O que não é a doença bipolar?

 

Por fim, tão importante como dizer o que é a doença bipolar é dizer o que ela não é. Acima de tudo, a doença bipolar não é um problema de carácter ou algo que a pessoa, sozinha, possa controlar.

 

Algumas pessoas, pela sua personalidade, podem apresentar estados emocionais muito intensos e variáveis. Quando essas mudanças ocorrem dentro do mesmo dia (estar bem numa altura do dia e mal pouco tempo depois) e estão presentes de forma contínua desde sempre, provavelmente fazem parte da personalidade do próprio indivíduo.
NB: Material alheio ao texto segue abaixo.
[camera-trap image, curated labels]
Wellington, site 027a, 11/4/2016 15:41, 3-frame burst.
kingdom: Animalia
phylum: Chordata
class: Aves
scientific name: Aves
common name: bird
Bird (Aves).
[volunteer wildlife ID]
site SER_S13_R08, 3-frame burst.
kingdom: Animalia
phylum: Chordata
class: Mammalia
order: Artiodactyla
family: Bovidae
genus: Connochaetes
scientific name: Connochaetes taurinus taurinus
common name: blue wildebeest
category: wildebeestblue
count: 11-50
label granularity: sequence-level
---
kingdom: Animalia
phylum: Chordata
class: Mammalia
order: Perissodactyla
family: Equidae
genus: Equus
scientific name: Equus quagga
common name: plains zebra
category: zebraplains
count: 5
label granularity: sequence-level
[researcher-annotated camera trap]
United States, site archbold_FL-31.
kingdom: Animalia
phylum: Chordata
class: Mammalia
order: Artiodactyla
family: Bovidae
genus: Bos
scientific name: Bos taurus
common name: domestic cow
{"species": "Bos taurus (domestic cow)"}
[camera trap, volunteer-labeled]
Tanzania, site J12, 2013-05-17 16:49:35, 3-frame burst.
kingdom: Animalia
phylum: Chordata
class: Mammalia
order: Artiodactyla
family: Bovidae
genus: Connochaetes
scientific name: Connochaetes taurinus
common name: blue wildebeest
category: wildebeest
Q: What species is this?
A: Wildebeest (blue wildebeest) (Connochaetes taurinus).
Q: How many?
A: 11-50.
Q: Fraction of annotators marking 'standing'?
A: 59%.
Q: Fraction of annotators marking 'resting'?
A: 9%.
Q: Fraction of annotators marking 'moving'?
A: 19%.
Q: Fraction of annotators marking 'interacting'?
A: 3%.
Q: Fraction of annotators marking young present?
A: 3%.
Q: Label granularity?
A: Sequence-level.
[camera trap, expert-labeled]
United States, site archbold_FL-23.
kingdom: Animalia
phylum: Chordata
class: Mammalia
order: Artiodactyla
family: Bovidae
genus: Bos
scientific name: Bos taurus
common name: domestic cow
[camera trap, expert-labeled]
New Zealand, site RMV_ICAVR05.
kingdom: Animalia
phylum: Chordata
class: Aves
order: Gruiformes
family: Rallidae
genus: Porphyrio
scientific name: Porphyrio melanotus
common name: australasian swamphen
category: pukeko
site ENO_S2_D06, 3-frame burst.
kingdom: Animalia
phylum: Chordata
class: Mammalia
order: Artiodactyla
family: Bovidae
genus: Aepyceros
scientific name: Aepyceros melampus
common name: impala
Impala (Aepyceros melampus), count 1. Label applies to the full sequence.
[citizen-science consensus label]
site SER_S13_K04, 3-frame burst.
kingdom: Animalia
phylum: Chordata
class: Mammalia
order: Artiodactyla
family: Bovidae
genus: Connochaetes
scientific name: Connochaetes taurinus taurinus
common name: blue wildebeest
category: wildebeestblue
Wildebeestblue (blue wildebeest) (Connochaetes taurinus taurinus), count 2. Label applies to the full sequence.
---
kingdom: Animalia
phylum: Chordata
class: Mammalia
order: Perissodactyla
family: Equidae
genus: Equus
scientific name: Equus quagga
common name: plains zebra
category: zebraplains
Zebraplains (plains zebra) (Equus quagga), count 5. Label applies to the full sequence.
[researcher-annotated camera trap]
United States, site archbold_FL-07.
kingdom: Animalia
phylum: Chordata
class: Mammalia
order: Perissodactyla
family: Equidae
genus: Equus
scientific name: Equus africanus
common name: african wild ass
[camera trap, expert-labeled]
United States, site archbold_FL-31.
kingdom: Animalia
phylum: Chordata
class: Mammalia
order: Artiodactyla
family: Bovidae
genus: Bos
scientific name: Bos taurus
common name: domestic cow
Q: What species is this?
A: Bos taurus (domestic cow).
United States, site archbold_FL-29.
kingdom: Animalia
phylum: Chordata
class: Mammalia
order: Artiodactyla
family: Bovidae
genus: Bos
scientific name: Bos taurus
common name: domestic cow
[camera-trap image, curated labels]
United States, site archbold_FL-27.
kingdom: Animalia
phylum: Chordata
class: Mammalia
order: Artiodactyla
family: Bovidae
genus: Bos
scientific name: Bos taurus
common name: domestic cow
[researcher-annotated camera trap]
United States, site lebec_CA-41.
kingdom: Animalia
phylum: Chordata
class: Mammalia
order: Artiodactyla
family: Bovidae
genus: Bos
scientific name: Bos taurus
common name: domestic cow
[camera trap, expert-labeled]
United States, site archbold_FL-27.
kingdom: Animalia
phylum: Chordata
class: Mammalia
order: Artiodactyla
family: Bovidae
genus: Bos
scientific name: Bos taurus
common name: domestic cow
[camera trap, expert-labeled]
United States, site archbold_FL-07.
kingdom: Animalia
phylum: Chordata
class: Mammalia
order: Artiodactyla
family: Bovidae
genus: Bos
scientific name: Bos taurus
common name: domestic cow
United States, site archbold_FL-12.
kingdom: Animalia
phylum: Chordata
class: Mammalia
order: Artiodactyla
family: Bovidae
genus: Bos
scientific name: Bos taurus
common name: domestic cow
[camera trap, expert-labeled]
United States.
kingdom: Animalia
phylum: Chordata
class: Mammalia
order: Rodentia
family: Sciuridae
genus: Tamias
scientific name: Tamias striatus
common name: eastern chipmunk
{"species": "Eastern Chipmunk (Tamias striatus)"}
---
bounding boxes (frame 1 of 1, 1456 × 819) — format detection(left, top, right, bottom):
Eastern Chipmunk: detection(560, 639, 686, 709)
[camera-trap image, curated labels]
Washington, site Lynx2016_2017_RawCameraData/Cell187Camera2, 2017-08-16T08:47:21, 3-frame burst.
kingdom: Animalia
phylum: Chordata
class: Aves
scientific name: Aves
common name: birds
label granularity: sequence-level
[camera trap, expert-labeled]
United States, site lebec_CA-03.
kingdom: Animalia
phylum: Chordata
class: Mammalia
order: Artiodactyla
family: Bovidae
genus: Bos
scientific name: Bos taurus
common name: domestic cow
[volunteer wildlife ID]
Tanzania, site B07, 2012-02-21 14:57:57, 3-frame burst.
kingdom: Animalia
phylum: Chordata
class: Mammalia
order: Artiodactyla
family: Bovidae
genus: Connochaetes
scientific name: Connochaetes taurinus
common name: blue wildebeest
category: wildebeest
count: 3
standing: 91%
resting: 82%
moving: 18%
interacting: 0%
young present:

Por definição, na doença bipolar, as alterações do humor ocorrem por episódios isolados de dias a meses de duração. Entre esses episódios, o humor tenderá a ser normal – ou seja, com oscilações subtis e que não causam sofrimento nem impacto na vida do próprio.

 

Se tem ou desconfia ter doença bipolar, é importante ter acompanhamento regular por um médico psiquiatra. Com o tratamento melhor adaptado a si, pode ver a ocorrência de episódios depressivos, maníacos, hipomaníacos ou mistos diminuir de forma significativa, obtendo assim uma maior qualidade de vida.